The clock is ticking. With the 31 January deadline fast-approaching if you’re due to submit your self-assessment tax return and make any payment due, you need to get it done now. 

Tax doesn’t have to be taxing, or so HMRC likes to tell us, but it can be expensive if you don’t play by the rules. Or if you make a mistake.

According to figures from consumer watchdog Which? of the 10 million-plus people who submit a tax return to HMRC each year, around one in five make a mistake that will have cost them financially.

Property income is most likely to cause confusion, Which? says, with 34% of people struggling to understand the rates and allowances. A similar number (32%) have difficulty getting to grips with the tax rules for dividend income, while 31% say they struggle with the rules on pension contributions.

There are all sorts of people who have to fill out a tax return, including the self-employed, ministers of religion, partners in a business and directors of limited companies, and parents.

You must complete a self-assessment tax return if between 6 April 2019 and 5 April 2020 you were self-employed as a sole trader and earned more than £1,000 (before taking off anything you can claim tax relief on) or you were a partner in a business partnership.

You may also need to complete a self-assessment form if you have any other untaxed income, such as if you have one or more properties that you rent out (accidental landlords included), received tips and commission.

You will also need to complete a return and pay what’s due if you or your partner earn more than £50,000 and your receive child benefit. You will need to complete a self-assessment return and pay the High Income Child Benefit Charge, which can add up to every penny of child benefit you have received from April to April.

The fact is that making a mistake on your tax return could end up costing you money; whether it’s an additional tax bill or a penalty for a miscalculation, HMRC’s system of penalties could be as much as 70% of the tax owed.  

Follow these tips to make sure you don’t fall foul of the rules and end up paying the price.

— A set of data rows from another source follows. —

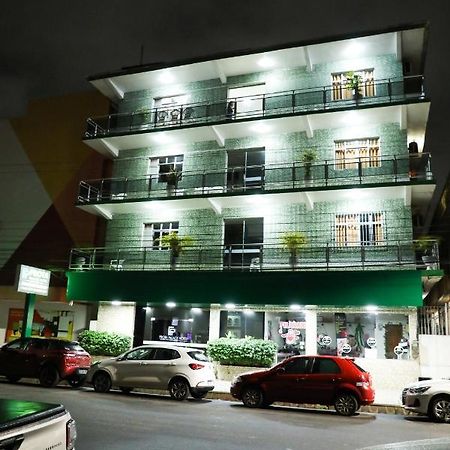 Frota Palace Hotel Макапа Экстерьер фото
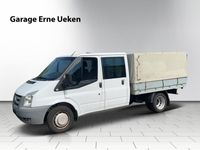 gebraucht Ford Transit DKab.-Ch. 350 M 2.4 TDCi 140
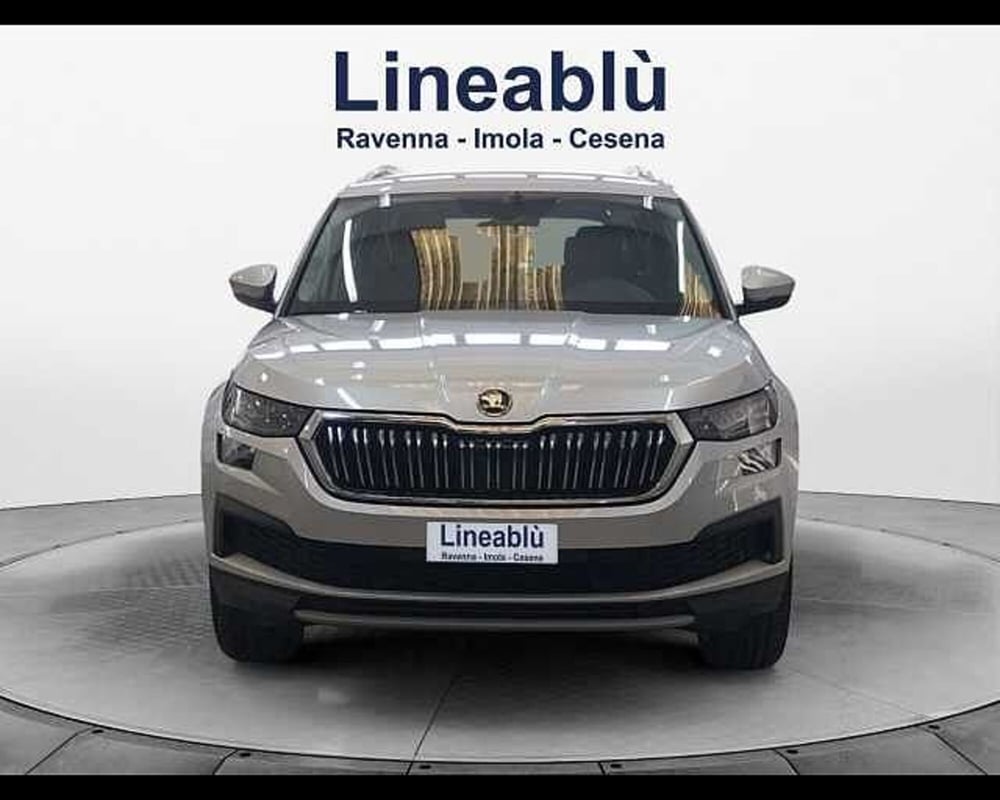 Skoda Kodiaq usata a Ravenna (8)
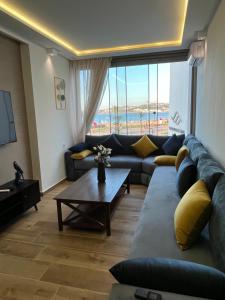 Séjour cosy vue playa-centre ville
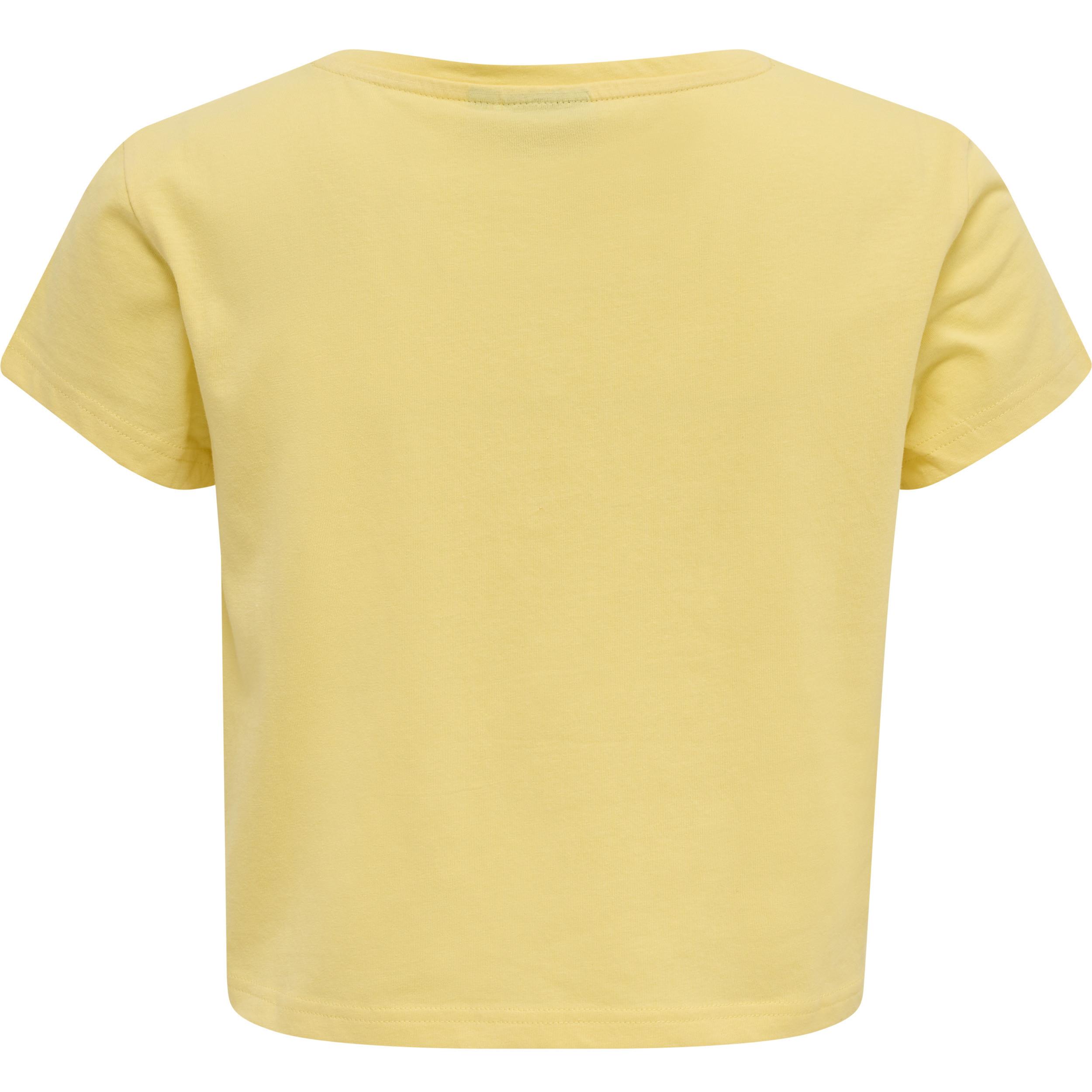 Hummel  t-shirt crop humme egacy 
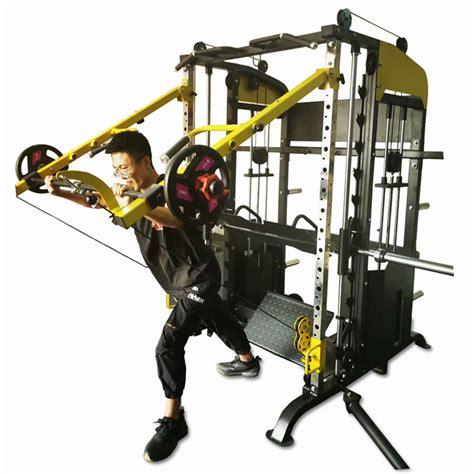 High Quality Commercial Multi Function Smith Exercise Machine Xrn1003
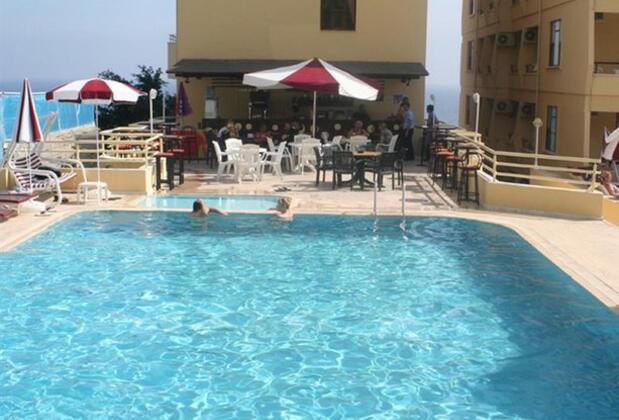 Palmera Kleopatra Beach Otel Alanya - Görsel 13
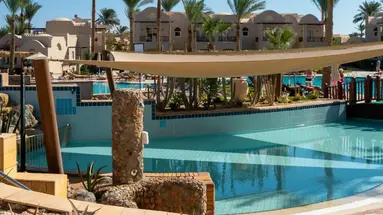 IBEROTEL MAKADI BEACH
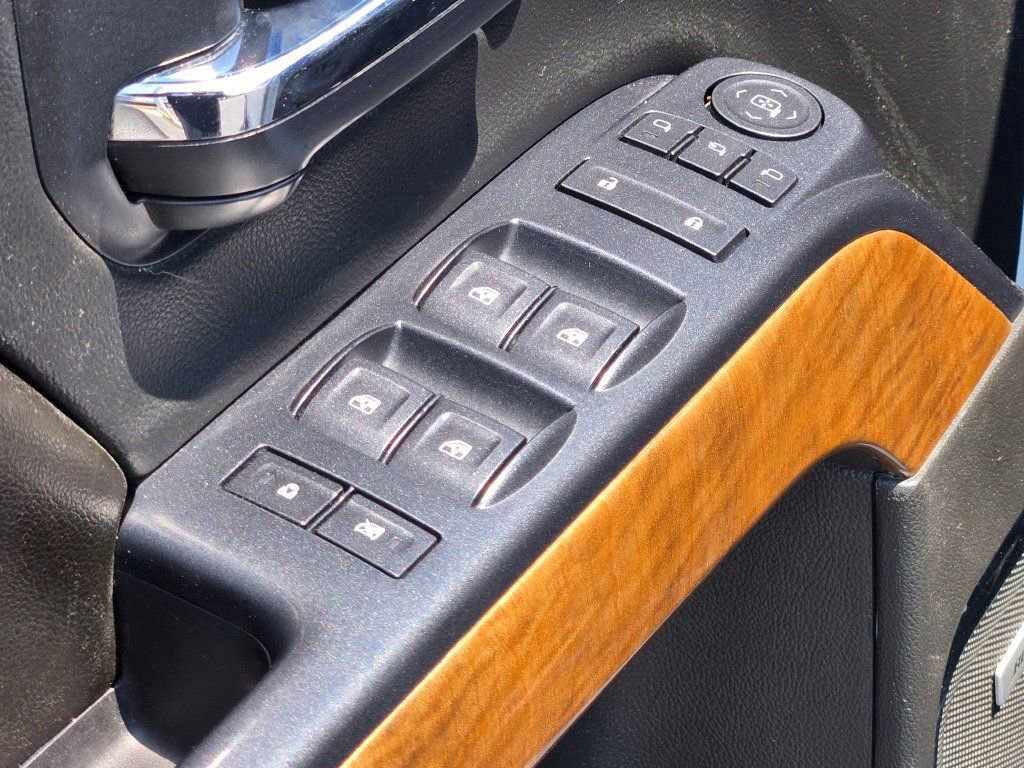 Used 2017 Chevrolet Silverado 1500 LTZ w/ High Desert Package image 20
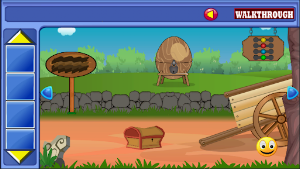 Rescue The Cat From Egg House Screenshot 1
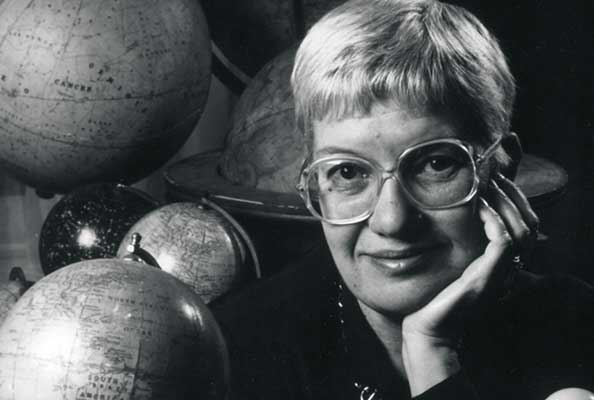 Imagen principal del artículo Vera Rubin La mujer que iluminó el lado oscuro del Universo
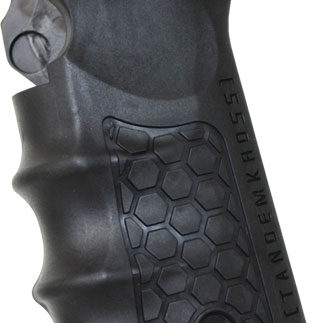 TANDEMKROSS HIVEGRIP FOR RUGER - MARK IV 22/45 BLACK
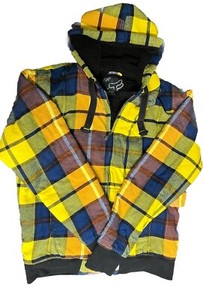Fox Flannel Jacket | eBay Fox Flannel Jacket | eBay
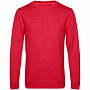 картинка Свитшот унисекс Set In, красный меланж от магазина Одежда+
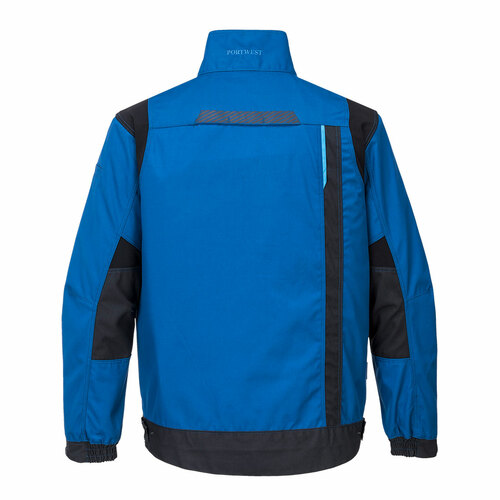 Bluza robocza WX3, kolor bladoniebieski, rozmiar XXXL 2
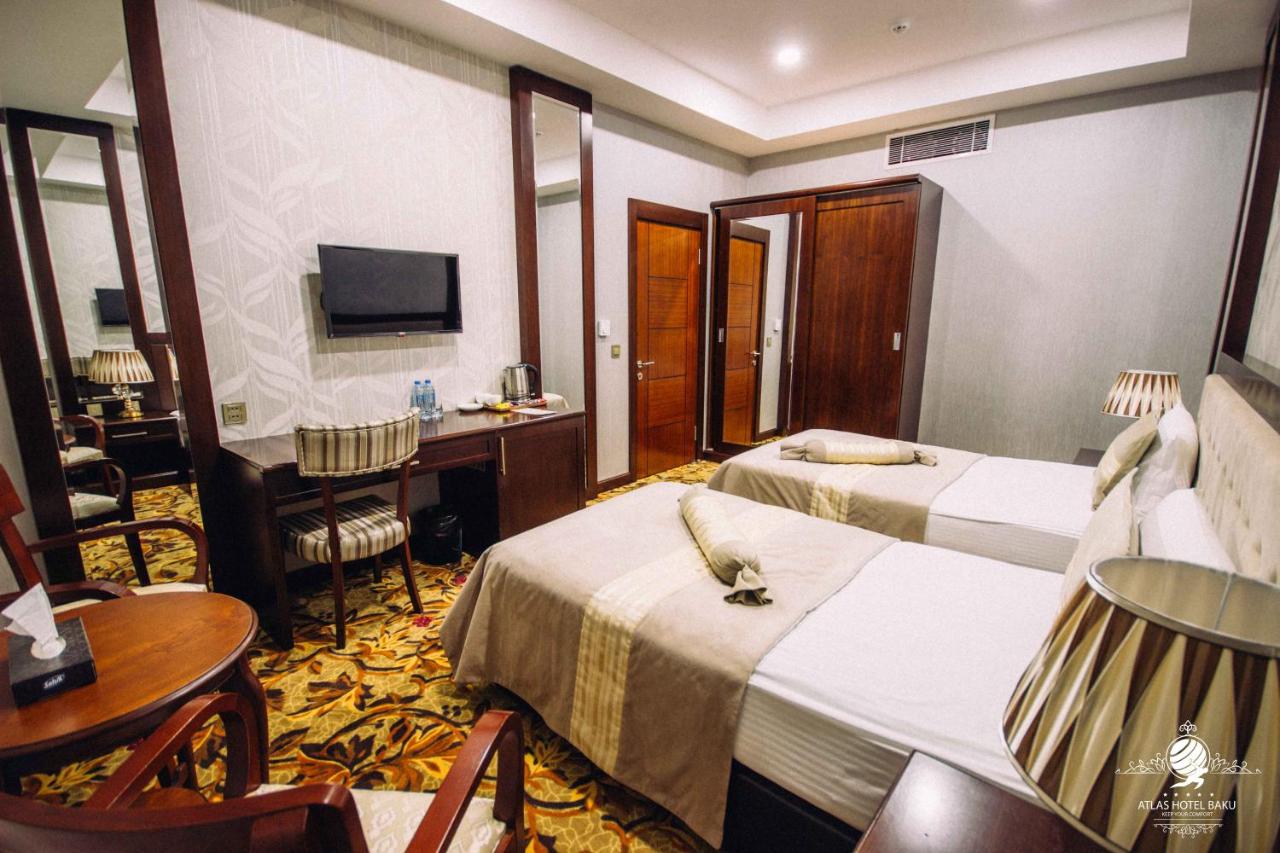 Atlas Hotel Baku photo
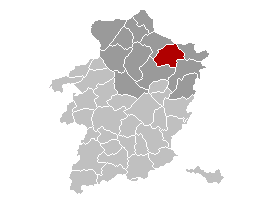 File:Bree Limburg Belgium Map.png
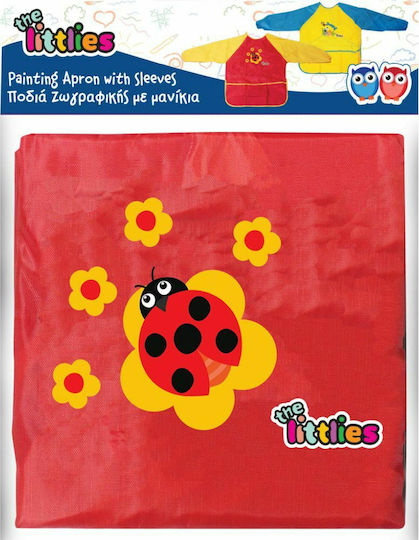 The Littlies Schürze Malerei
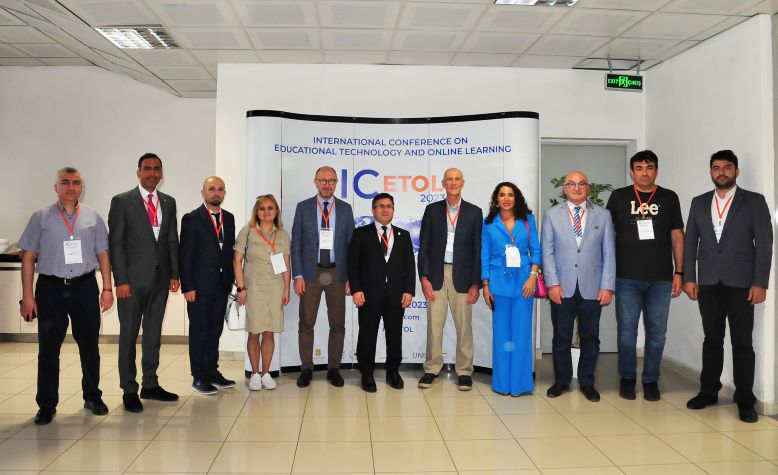 BAÜN’de, Eğitim Teknolojileri ve Çevrimiçi Öğrenme Konulu Uluslararası Konferans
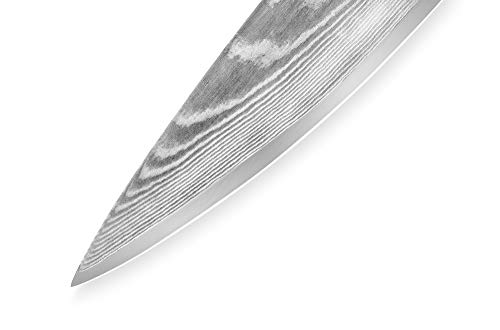 Cuchillo de chef Samura Damascus G-10 8.0 x 200 mm 67 Lagen VG-10 núcleo de acero…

1. Pay at least what you think you might owe

For the first time in the 24 years that self-assessment has been a feature of the tax-year calendar, late-filing penalties have been waived, because of the pressures already being faced during the pandemic. That means there is no longer the threat of the £100 fine that usually is immediately triggered if you don’t submit your return by 31 January. As long as you file your return before 28 February that is acceptable this year.

However, you cannot put off dealing with your tax bill altogether until then. While you have been cut some slack in terms of filing, you still have to pay up. Annual interest of 2.6% will still be charged from 1 February on any outstanding tax due. Late payment attracts a fine of 5% of the tax unpaid at 30 days, six months and 12 months after the deadline.

The advice from HMRC is to pay an estimated amount based on your income, even if you have yet to file your return. There are a number of ways to pay, including by cash or debit card. Full details are on the HMRC website.

2. Watch out for typos

The most common mistake is also the most basic – simple error. Double-check all your figures and make sure you’ve filled in every part of the form that’s relevant to you.

For additional income not covered by the main tax return, you will need to include supplementary pages. Whether that’s for interest from gilt edged and other UK securities, life insurance gains, income from share schemes, foreign income or a taxable lump sum from an overseas pension schemes, declare it and make sure you also submit the relevant supplementary pages.

3. Declare your pension contributions

If you pay money into a pension, you need to make sure you’re entering those contributions onto your tax return, in the correct box and for the right amount. If you make a mistake here, you could either miss out on tax relief or claim too much - in which case HMRC could charge interest on the underpayment.

However, if your employer deducts your pension contributions from your salary, you don’t need to enter these separately on your tax return, as the available tax relief will have been applied through your net salary.

4. Claim tax relief on charitable giving

If you’re a higher-rate taxpayer and you’ve made any donations to charity under the Gift Aid scheme, remember to record these donations in the main section of your tax return. Fail to do so and you’ll miss out on some tax relief that’s due to you.

5. Don’t forget to file your return by 28 February at the latest

Finally, don’t forget to actually submit your self-assessment return.

Every year hundreds of thousands of people miss the deadline. This year it is expected to be worse than usual, with HMRC having been warned that as many as 2.5 million will miss the deadline for 2019-2020 self-assessment returns, which are due on 31 January. Because of the pandemic that won’t trigger an automatic fine this year, but you still need to get the virtual paperwork completed before 28 February.

And if you do make a mistake

If you do make a mistake on your tax return you usually have 12 months to correct it. If you’ve submitted your return online, you can also make any changes online. Go back into your tax return, make the changes you need to and then make sure you submit it again.

For errors or amendments spotted after the 12 months is up, you’ll need to write to HMRC directly. Include in your letter the tax year you’re correcting, why you think you’ve paid too much or too little tax and by how much. You can claim a refund up to four years after the end of the tax year it relates to.

Important information: Investors should note that the views expressed may no longer be current and may have already been acted upon. This information is not a personal recommendation for any particular investment. If you are unsure about the suitability of an investment you should speak to an authorised financial adviser.